Following the pressure conversion, heat treatment was carried out at 1350 ° C. under normal pressure and an inert atmosphere. When the obtained carbon fiber reinforced ceramics composite material was observed with a scanning electron microscope, the carbon / carbon composite material had well-filled voids with the ceramics matrix, and no separation of the matrix was observed.

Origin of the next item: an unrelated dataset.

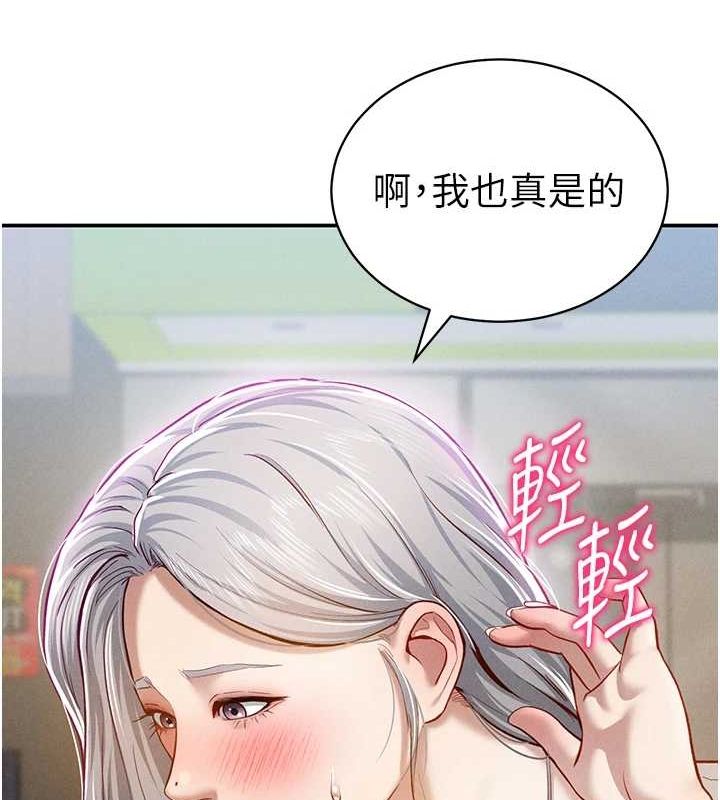 [韩国漫画] 私密视角 剧情,熟女人妻#[154P]-67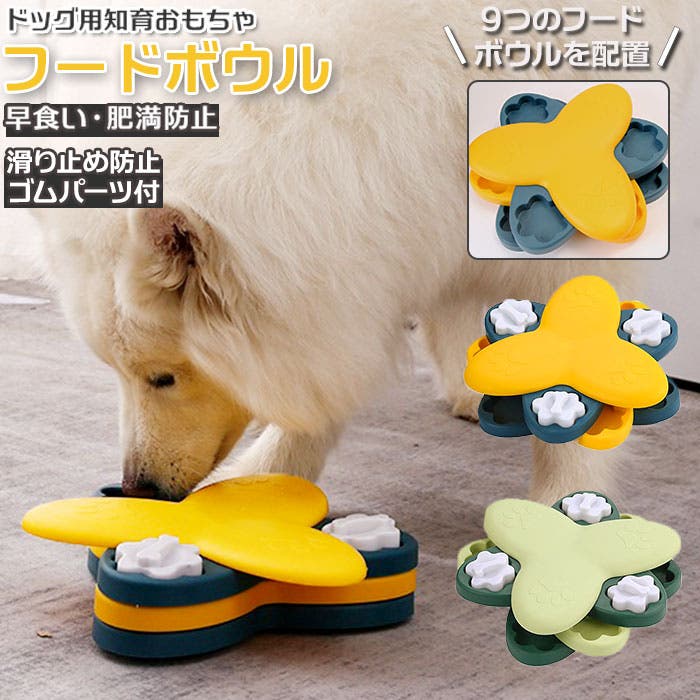 kpetbowl02.jpg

Example 9 A two-dimensional plain weave of 2000 bundles of pitch-based carbon fibers having a diameter of 10 μm was impregnated with a phenol resin. After the impregnated product was dried, it was cured at 150 ° C. to obtain a CFRP primary molded body.
This primary molded body was carbonized in nitrogen at 1500 ° C. for 1 hour,
A carbon / carbon composite material having a porosity of 25% was obtained. Softening point
Impregnated with polycarbosilane at 232 ° C and included with a stainless steel foil, 1000k in HIP device with exhaust mechanism
It was pressurized to g / cm ² and pressure-converted at 1000 ° C. The obtained carbon / carbon composite material had a porosity of 20%. Following the pressure conversion, heat treatment was carried out at 1350 ° C. under normal pressure and an inert atmosphere. When the obtained carbon fiber reinforced ceramics composite material was observed with a scanning electron microscope, the carbon / carbon composite material had well-filled voids with the ceramics matrix, and no separation of the matrix was observed.

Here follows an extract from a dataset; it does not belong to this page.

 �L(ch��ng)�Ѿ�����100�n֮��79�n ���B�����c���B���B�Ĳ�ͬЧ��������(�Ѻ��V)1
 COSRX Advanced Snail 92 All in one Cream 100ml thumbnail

 ─────────────────────────────────────────────────── ─── Continuation of the front page (72) Inventor Toshinori Nakamura 1-1 Kawasaki-cho, Akashi-shi, Hyogo, Kawasaki Heavy Industries, Ltd. Technical Research Institute (72) Takeshi Suemitsu 1-1 Kawasaki-cho, Akashi-shi, Hyogo Kawasaki (56) Reference JP-A-63-288974 (JP, A) JP-A-57-27746 (JP, A)

Claims (6)

(57) [Claims] 1. A tow consisting of a bundle of heat-resistant long fibers is impregnated with an organometallic polymer which is a precursor of at least one ceramic selected from the group consisting of carbide ceramics, nitride ceramics and oxide ceramics, A method for producing a fiber-reinforced ceramics composite material, which comprises placing this in an open-type treated product container and heat-treating it in a hot isostatic press to turn the polymer into a ceramic. 2. The method for producing a fiber-reinforced ceramic composite material according to claim 1, wherein the hot isostatic device has an exhaust mechanism. 3. The heat treatment in the hot isostatic press is carried out under the condition that the production rates of H ₂ and CH _{4 in} the produced gas do not exceed 10 mol / hour per 100 g of the organometallic polymer. A method for producing a fiber-reinforced ceramic composite material according to claim 1. 4. A carbon fiber-reinforced carbon composite material having an open porosity of 5 to 30% obtained by using a tow composed of long fiber bundles of carbon fibers, in addition to carbide ceramics, nitride ceramics and oxides. At least one kind of ceramics selected from the group consisting of ceramics is impregnated with organometallic polymy, which is a precursor of the ceramics, and this is placed in an open-type processed material container and heat-treated in a hot isostatic device to convert the polymer into a ceramic A method for producing a fiber-reinforced ceramic composite material, comprising: 5. The method for producing a fiber-reinforced ceramic composite material according to claim 4, wherein the hot isostatic device has an exhaust mechanism. 6. The heat treatment in a hot hydrostatic pressure device is performed under conditions such that the production rates of H ₂ and CH _{4 in} the produced gas do not exceed 10 mol / hour per 100 g of the organometallic polymer. The method for producing the fiber-reinforced ceramic composite material according to claim 4.